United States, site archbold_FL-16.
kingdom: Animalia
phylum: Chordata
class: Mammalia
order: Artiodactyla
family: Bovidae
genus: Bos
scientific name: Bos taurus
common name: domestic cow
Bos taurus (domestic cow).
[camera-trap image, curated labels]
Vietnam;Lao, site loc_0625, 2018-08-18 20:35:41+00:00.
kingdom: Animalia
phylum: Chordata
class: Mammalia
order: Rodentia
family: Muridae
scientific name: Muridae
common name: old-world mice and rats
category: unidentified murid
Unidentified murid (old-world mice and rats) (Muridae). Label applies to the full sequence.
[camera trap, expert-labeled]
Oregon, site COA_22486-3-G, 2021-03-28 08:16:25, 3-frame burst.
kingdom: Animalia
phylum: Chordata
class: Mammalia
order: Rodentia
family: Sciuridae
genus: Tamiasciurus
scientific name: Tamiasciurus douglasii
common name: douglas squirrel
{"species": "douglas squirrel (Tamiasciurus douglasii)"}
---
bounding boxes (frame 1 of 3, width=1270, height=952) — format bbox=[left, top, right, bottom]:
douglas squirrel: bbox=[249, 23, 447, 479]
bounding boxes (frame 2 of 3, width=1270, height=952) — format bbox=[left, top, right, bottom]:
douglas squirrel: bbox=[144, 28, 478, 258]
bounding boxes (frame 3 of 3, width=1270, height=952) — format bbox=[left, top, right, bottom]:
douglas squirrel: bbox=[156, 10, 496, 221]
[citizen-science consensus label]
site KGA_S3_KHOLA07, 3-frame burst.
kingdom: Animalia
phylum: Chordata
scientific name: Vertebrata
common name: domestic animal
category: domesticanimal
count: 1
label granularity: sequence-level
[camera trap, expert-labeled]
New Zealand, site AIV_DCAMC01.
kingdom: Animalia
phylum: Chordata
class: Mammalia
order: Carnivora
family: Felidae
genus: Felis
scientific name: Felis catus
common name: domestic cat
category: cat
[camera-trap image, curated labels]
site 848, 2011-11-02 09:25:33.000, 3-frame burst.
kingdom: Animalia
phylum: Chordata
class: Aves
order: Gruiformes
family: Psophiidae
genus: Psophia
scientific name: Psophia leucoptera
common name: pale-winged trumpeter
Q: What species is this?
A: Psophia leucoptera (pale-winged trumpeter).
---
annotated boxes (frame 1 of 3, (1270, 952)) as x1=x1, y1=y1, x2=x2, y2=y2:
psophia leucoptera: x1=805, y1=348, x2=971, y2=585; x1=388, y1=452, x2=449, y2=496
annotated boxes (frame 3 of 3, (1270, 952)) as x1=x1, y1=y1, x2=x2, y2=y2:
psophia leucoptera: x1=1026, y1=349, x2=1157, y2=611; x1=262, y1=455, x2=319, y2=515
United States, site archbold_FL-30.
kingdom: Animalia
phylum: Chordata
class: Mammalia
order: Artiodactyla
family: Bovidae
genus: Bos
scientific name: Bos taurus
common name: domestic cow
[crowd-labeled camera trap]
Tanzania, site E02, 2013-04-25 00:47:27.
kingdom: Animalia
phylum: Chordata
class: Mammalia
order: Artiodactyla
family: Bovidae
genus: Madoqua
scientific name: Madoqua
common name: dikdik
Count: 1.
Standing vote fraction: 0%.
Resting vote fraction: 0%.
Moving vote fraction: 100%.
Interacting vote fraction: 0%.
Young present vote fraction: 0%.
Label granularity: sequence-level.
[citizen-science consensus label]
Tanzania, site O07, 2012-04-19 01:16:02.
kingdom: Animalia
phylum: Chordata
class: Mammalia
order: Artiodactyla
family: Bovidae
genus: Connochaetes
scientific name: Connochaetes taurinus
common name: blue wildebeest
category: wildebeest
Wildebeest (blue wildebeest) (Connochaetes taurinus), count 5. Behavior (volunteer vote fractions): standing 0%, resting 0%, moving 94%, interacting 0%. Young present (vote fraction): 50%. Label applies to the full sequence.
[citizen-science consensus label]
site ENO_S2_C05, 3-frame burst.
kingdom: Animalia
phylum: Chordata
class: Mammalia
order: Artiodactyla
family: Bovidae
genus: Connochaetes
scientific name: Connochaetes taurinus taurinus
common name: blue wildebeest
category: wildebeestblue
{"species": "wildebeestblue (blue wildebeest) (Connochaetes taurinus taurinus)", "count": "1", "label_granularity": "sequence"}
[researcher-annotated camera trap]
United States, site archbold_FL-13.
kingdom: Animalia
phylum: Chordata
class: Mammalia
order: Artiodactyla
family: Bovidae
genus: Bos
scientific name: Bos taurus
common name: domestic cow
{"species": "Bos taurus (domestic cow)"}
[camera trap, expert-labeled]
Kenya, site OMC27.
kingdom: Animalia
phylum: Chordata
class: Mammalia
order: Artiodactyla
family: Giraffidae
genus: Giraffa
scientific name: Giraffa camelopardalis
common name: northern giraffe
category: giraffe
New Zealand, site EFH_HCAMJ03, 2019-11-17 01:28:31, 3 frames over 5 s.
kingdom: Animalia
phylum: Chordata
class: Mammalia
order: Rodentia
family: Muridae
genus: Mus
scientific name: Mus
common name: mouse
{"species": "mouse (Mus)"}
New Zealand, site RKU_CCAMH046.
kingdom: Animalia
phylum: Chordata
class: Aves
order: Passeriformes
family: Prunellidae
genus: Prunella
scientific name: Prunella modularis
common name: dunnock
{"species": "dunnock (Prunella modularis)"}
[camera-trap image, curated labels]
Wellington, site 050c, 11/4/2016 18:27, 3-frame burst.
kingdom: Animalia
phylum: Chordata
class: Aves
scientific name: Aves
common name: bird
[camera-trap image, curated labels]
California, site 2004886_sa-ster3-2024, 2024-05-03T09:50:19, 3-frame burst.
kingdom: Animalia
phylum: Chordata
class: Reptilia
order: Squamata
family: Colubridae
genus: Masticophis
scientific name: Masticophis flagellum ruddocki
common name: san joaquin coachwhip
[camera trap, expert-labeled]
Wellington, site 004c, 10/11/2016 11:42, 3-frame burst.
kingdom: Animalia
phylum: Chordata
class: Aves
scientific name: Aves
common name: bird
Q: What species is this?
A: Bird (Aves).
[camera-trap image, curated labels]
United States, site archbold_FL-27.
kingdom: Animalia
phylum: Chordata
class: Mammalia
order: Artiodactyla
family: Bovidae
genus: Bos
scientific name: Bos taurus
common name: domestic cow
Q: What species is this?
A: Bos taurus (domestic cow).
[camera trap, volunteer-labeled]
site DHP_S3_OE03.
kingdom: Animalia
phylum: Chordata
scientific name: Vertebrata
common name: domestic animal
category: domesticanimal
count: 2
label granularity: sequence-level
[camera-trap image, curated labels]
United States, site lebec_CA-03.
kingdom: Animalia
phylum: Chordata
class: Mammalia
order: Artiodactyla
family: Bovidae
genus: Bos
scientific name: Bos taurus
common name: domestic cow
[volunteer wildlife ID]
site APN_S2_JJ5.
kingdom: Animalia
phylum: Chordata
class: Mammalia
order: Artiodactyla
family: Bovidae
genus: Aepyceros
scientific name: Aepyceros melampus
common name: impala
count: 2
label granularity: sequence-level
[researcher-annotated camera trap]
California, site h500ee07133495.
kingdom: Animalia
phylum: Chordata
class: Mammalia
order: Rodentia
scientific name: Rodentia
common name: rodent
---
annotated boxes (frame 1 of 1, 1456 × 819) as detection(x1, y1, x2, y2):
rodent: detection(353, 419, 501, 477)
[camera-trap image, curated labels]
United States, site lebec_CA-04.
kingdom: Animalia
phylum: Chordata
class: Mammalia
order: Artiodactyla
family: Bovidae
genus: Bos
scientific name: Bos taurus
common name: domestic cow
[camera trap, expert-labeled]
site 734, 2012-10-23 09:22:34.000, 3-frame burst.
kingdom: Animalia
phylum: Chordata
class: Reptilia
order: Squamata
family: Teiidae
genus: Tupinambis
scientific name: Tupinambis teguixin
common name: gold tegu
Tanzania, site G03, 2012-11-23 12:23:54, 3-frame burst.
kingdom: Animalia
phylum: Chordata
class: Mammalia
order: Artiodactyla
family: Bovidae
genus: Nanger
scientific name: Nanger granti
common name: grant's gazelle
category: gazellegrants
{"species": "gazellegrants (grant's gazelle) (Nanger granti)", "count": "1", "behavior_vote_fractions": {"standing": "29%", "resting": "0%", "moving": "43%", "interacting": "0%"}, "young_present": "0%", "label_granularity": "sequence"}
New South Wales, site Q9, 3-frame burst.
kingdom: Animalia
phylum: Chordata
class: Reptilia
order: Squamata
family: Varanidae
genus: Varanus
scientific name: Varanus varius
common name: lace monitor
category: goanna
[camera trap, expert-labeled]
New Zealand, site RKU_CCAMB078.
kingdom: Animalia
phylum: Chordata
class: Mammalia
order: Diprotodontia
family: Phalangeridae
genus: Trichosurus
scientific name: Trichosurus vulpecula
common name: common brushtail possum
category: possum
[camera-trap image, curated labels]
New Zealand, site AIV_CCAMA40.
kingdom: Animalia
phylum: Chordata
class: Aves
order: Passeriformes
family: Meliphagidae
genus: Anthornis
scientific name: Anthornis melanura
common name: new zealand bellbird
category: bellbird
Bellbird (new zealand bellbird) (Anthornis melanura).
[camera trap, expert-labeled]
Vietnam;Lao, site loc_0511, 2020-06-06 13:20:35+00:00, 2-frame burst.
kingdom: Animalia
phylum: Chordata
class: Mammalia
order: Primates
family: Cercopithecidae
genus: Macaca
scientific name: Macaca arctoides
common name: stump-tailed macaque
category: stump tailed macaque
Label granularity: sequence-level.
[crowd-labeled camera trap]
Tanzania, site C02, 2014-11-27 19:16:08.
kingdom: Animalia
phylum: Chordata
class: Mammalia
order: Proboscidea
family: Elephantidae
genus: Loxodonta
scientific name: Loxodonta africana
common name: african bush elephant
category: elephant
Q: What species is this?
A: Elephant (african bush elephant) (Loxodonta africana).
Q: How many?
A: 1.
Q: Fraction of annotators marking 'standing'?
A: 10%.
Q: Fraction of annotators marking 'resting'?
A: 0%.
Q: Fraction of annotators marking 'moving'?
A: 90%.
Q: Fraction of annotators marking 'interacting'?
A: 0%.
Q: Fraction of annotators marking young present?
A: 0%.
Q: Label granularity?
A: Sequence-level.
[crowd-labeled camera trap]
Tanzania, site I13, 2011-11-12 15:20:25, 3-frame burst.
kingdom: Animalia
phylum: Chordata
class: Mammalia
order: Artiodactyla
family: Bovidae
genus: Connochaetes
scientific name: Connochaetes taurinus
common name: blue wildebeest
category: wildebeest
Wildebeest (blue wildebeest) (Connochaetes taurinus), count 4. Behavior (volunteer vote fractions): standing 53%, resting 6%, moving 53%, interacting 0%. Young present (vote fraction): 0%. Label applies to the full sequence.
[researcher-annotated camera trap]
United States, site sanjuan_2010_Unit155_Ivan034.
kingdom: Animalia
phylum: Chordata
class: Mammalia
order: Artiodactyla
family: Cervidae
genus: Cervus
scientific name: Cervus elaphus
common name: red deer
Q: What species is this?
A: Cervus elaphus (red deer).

-------

WORK REQUEST |
From the records above, return each line that includes "California".

OUTPUT FOR THIS EXERCISE |
California, site 2004886_sa-ster3-2024, 2024-05-03T09:50:19, 3-frame burst.
California, site h500ee07133495.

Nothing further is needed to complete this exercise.